De toute façon, le tue-cochon a continué sans nous, le travail de découpe ne s’arrête pas. En effet, le découpage est pratiquement fini. Sur les tables s’étend une géographie éphémère de morceaux de viande de porc parfaitement organisée en fonction de leur prochaine utilisation. C’est tout un arsenal minutieusement classé, destiné à la consommation immédiate ou différée, la charcuterie ou la conserve. On y trouve des morceaux et des pièces pour tous les goûts et pour toutes sortes d’élaborations. Il y en a pour cuire, frire, saler, assaisonner, sécher, farcir, hacher, rôtir, braiser, griller, maturer au séchoir, conserver en saindoux dans les « orzas » (pots en terre cuite)… Et une année entière, devant la famille, pour les consommer quotidiennement.

LA RECETTE DU CHORIZO BELLOTA ?

Comme toujours, les femmes les plus expérimentées (« las matanceras ») préparent les farces et les mélanges pour assaisonner les charcuteries (« morcón, chorizo bellota, salchichón, morcilla, pringue… »). Chaque famille possède sa propre recette pour chaque spécialité et chaque femme lui donne sa touche particulière.

Elles n’ont pas de secrets, les ingrédients sont tous bien visibles. D’abord les boyaux, le lard et les viandes plus ou moins hachées, selon les spécialités charcutières  pour lesquelles elles sont destinées. En outre les ingrédients pour les mélanges : sel, ails, « pimentón dulce », « pimentón picante », poivre et autres épices, gras, herbes aromatiques…

Mais c’est absurde prendre note, c’est une recette impossible : ici rien ne se pèse, rien se mesure, tout se goûte et tout se sent.
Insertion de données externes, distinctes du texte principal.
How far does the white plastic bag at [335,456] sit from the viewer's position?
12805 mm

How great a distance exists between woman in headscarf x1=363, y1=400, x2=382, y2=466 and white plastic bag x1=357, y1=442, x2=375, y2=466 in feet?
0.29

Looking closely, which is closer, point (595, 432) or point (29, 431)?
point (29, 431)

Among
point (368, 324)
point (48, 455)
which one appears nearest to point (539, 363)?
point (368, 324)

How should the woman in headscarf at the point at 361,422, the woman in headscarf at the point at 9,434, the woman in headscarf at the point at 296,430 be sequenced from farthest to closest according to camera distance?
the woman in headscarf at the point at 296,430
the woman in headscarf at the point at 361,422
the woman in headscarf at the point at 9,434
Toutefois, on n’a pas le droit à l’erreur. Tout est calculé à vue de nez, les condiments soigneusement sélectionnés et, miracle, précisément dosés.  C’est en tout cas une  magistrale leçon de charcuterie et de savoir faire à l’ancienne. Autrement dit, à la façon des femmes de la famille et du village de David et Núria.
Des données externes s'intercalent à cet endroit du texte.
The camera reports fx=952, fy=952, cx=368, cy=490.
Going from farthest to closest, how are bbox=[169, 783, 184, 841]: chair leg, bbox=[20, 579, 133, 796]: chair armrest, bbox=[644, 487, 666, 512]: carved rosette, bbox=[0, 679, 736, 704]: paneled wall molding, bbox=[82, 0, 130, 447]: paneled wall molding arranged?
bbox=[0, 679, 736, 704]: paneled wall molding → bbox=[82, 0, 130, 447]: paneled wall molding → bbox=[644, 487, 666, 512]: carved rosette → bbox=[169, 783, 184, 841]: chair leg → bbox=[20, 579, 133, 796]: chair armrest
IL FAUT S’ARRÊTER POUR MIEUX CONTINUER.

Il est un peu plus de dix heures du matin. On annonce un très bon moment autour de la table, un moment sucrée pour se reposer et récupérer des forces. Cela est si vrai que la table est déjà entièrement couverte de confiseries typiques faites maison pour les femmes de la famille. Une montagne de « roscos, gañotes, pestiños »… (gâteaux typiques à base d’œufs, de farine et de miel, et aromatisés avec orange ou citron et frits avec de l’huile d’olive). Et pour boire café, anís, cazalla, brandy… Tous les ingrédients pour une matinée inoubliable entre amis.

Après avoir calmé la faim, bu, fumé, bavardé, ri… ensemble, on s’apprête à reprendre le travail. Il reste encore beaucoup à faire et, en plus, il faut le terminer aujourd’hui. C’est l’heure du remplissage des boyaux : kilos et kilos de farces, mètres et mètres de boyaux. D’abord le chorizo bellota et le « morcón », puis les saucissons et les petits chorizos. Tout le remplissage est fait à la main, ou plutôt : avec une ancienne machine actionnée manuellement. Pour terminer, demain matin, les jambons, le « lomo », la coppa et le lard seront déposés au saloir, pour les sécher et affiner ultérieurement.
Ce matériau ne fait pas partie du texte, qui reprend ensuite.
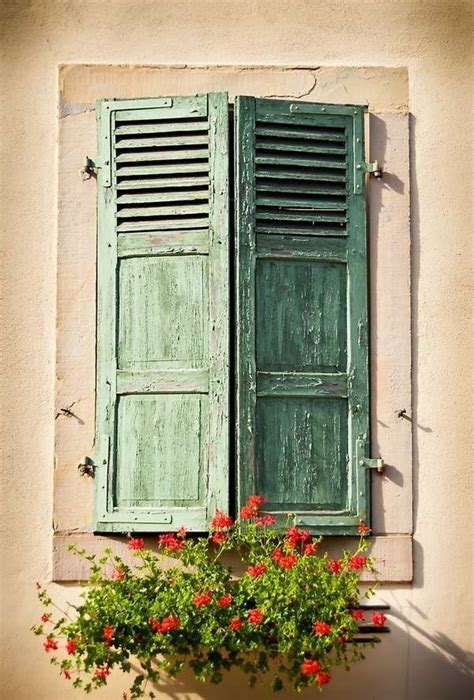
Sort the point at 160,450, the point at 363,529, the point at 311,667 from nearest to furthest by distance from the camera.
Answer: the point at 311,667, the point at 363,529, the point at 160,450

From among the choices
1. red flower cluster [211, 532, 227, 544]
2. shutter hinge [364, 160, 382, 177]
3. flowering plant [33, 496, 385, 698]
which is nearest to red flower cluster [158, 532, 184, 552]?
flowering plant [33, 496, 385, 698]

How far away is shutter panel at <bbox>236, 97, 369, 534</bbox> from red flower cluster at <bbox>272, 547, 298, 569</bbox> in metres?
0.26

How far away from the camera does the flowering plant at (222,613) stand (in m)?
4.61

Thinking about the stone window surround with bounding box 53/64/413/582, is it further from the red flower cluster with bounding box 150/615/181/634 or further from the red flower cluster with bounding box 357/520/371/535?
the red flower cluster with bounding box 150/615/181/634

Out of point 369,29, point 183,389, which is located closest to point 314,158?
point 369,29

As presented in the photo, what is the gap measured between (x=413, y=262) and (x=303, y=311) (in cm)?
57

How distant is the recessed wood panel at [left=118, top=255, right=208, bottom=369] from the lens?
202 inches

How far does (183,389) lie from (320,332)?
0.64 m

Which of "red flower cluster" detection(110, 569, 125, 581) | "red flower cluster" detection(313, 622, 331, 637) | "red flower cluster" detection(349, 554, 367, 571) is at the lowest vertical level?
"red flower cluster" detection(313, 622, 331, 637)

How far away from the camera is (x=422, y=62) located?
17.8ft

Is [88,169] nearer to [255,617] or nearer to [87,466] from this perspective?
[87,466]

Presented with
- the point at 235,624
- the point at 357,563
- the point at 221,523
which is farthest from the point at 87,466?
the point at 357,563

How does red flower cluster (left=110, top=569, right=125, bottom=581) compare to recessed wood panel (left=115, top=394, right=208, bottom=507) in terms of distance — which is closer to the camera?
red flower cluster (left=110, top=569, right=125, bottom=581)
Le travail en charcuterie avance bien, la journée se passe bien. Après notre repas dans un des bars du village, les hôtes et les convives, faisons une agréable promenade dans l’air. De plus nous en profitons pour visiter une dehesa pour voir les cochons pata negra dans son « habitat naturel ». De façon divertissante et sans effort, David et Núria  font tout pour nous transmettre leur savoir-faire et leur passion pour le pata negra. Mais notre expérience dans le terroir du pata negra et du tue-cochon, touche désormais à sa fin. Le temps du départ est venu.

ENCORE QUELQUES MOTS SUR LE TUE-COCHON.

Depuis les temps anciens, l’arrivée des premiers froids annonce le début de la période de l’abattage du porc. Formellement, c’est le onze Novembre, avec la fête de Saint Martin, qui marque la date. Mais c’est de décembre à février que la plupart des familles pratiquent le tue-cochon.

La Saint-Martin est une date et une tradition communes en France et en Espagne. Ce n’est pas un hasard si, nous partageons les mêmes dictons : « À chaque porc vient la Saint-Martin », « A cada cerdo le llega su San Martin ». Parce que pendant des siècles, le cochon fut la base de l’alimentation protéique dans la majorité des campagnes espagnoles et françaises.

Autrefois, c’était l’événement saisonnier de l’hiver par excellence dans les zones rurales. Cette fête représentait, au-delà de l’aspect religieux (la Saint-Martin), la fin du cycle agricole annuel avant l’hiver. C’était la fin des travaux dans les champs et une occasion exceptionnelle de convivialité entre familles et voisins.

AUJOURD’HUI COMME HIER : D‘ABORD, ÉLEVER LE COCHON.

L’élevage du cochon destiné à la consommation familiale était/est de grande valeur, particulièrement aux ménages à faibles ressources. C’est un approvisionnement de viande pas chère, de qualité et, naturellement, fait maison. Que demander de plus ?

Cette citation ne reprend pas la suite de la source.